§ Page extract:

The Holder shall not be required to deliver the original Warrant in
order to effect an exercise hereunder. Execution and delivery of
the Exercise Notice shall have the same effect as cancellation of
the original Warrant and issuance of a New Warrant evidencing the
right to purchase the remaining number of Warrant Shares, if
any.
5. Delivery of Warrant
Shares.
(a) Upon the exercise
of this Warrant, the Company shall promptly (but in no event later
than three Trading Days after the Exercise Date) issue or cause to
be issued and cause to be delivered to or upon the written order of
the Holder and in such name or names as the Holder may designate, a
certificate for the Warrant Shares issuable upon such exercise,
free of restrictive legends unless a registration statement
covering the resale of the Warrant Shares and naming the Holder as
a selling stockholder thereunder is not then effective and the
Warrant Shares are not freely transferable without volume
restrictions pursuant to Rule 144 under the Securities Act. The
Holder, or any Person so designated by the Holder to receive
Warrant Shares, shall be deemed to have become holder of record of
such Warrant Shares as of the Exercise Date. The Company shall,
upon request of the Holder, use its best efforts to deliver Warrant
Shares hereunder electronically through the Depository Trust
Corporation or another established clearing corporation performing
similar functions.

§ Supplied data:
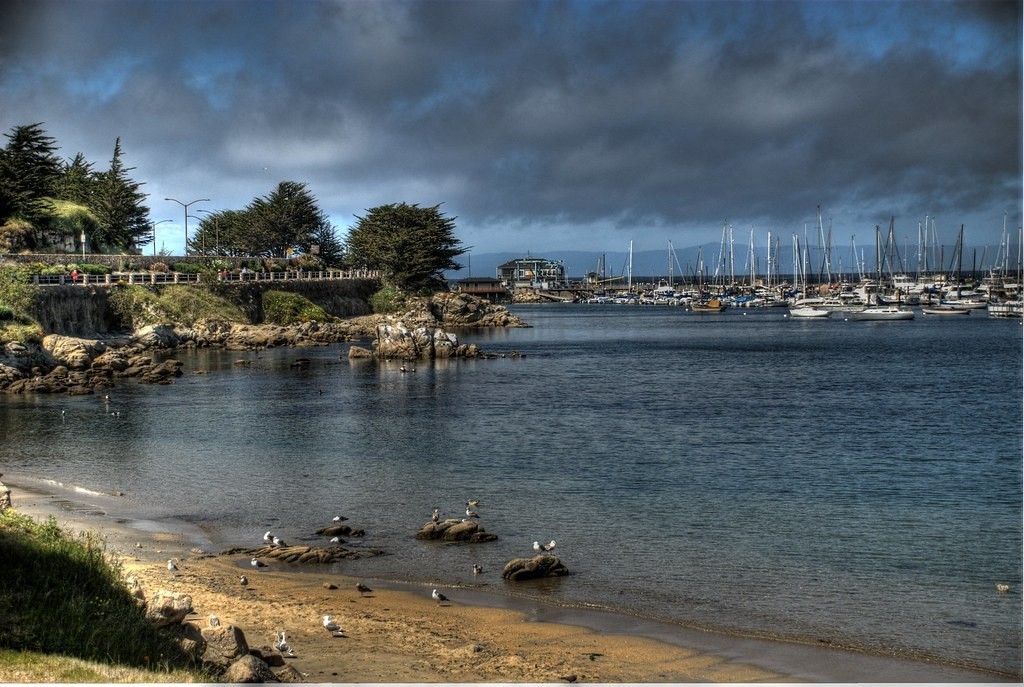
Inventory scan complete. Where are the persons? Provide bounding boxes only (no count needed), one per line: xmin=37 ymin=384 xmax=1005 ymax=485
xmin=241 ymin=267 xmax=247 ymax=281
xmin=223 ymin=269 xmax=229 ymax=281
xmin=72 ymin=270 xmax=78 ymax=285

§ Tasks to carry out:
[A] Please say whether each statement agrees with the warrant excerpt, answering yes or no and quoting the deciding words: (i) The Holder must deliver the original Warrant to exercise it. (ii) The Company must deliver the certificate no later than three Trading Days after the Exercise Date. (iii) The Holder becomes holder of record of the Warrant Shares on the date the certificate is delivered.
[B] According to the warrant excerpt, what must the Company use its best efforts to do when the Holder requests it?
The listing plays no part in this work.

§ Solved problems:
[A]
(i) No: "The Holder shall not be required to deliver the original Warrant in order to effect an exercise hereunder."
(ii) Yes: "promptly (but in no event later than three Trading Days after the Exercise Date)"
(iii) No: "shall be deemed to have become holder of record of such Warrant Shares as of the Exercise Date"

[B] Deliver Warrant Shares electronically through the Depository Trust Corporation or another established clearing corporation performing similar functions.